(Passage)

The problem is that the Reagan era (meaning both the Democrats and Republicans are to blame, not just Reagan) saw our debt grow from 30% of GDP to over 60% of GDP, near where it is now, and was also the time when we went from being a creditor nation to a debtor nation (our current account went from surplus to deficit), and we started down an economic path that has created real structural problems now. Again, I’m not blaming Reagan — both parties partook of this borrow and spend policy. Clinton and the Republicans cooperated to improve things in the late 90s, but it was possible only because of the stock boom/bubble and low energy prices.

The next President has to restore fiscal discipline and make some difficult choices. Obama may not be talking along those lines yet, but I think reality is going to force some real difficult choices in America’s economic policies. Maybe we need someone inspirational who can manage to get the American people to understand the need for such change. And perhaps a Democrat will have an easier time doing it than a Republican, since it might stifle some of the opposition Democrats would make if a Republican tried it (a sort of economic ’only Nixon could go to China’ thing).

(End Passage)
(Source data)

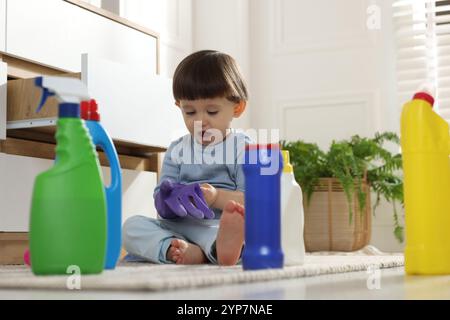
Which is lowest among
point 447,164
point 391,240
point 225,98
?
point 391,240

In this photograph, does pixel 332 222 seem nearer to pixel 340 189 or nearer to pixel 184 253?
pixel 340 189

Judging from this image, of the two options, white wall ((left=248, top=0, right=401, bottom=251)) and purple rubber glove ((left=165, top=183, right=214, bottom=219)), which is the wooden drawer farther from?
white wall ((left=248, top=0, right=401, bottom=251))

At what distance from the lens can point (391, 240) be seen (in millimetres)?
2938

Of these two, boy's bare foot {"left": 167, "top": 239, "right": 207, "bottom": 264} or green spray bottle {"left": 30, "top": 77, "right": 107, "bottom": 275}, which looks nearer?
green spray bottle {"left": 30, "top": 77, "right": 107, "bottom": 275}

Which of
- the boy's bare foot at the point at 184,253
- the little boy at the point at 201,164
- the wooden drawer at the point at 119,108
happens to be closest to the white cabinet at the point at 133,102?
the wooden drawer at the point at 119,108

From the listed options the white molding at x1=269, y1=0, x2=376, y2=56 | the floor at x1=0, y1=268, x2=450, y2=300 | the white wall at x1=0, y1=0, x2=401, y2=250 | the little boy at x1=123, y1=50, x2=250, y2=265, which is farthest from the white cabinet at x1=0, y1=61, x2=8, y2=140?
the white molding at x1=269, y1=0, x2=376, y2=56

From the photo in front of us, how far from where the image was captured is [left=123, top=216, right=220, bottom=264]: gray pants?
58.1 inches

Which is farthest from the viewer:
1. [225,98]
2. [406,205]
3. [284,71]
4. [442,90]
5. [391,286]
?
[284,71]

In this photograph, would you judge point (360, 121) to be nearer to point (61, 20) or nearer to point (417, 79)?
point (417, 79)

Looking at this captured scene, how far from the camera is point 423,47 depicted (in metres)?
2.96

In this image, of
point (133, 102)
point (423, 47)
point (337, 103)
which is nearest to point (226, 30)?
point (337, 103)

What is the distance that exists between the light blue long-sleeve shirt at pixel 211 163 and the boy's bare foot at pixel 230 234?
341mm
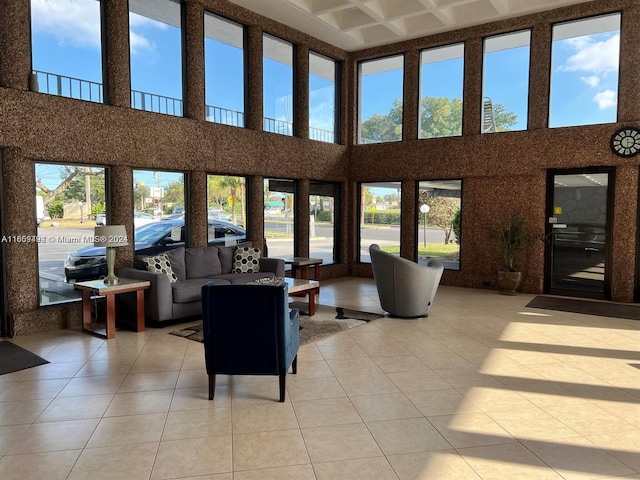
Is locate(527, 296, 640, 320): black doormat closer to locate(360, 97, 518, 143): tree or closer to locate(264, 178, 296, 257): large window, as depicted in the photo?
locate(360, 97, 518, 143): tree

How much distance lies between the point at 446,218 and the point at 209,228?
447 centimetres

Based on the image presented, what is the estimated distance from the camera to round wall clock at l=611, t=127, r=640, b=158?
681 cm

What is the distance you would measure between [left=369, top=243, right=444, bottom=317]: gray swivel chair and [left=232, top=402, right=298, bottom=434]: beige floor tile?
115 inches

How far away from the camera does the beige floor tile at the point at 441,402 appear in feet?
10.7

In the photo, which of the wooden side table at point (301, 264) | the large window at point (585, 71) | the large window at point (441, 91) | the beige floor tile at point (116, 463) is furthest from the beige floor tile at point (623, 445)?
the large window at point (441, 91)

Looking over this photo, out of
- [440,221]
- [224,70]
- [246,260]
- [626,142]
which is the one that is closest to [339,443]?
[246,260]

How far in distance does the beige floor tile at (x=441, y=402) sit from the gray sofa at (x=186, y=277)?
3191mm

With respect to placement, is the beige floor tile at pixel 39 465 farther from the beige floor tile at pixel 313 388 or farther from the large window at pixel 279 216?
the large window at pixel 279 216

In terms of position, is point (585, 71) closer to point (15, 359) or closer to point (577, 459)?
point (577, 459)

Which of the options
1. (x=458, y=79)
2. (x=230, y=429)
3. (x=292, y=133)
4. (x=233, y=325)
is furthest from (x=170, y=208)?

(End Source data)

What to do:
A) From the passage on national debt, return the stretch from "The next President" through "to China’ thing).", word for word.
B) In the passage on national debt, what two things made the late-90s improvement possible?

Answers given:
A)
The next President has to restore fiscal discipline and make some difficult choices. Obama may not be talking along those lines yet, but I think reality is going to force some real difficult choices in America’s economic policies. Maybe we need someone inspirational who can manage to get the American people to understand the need for such change. And perhaps a Democrat will have an easier time doing it than a Republican, since it might stifle some of the opposition Democrats would make if a Republican tried it (a sort of economic ’only Nixon could go to China’ thing).

B) The stock boom/bubble and low energy prices.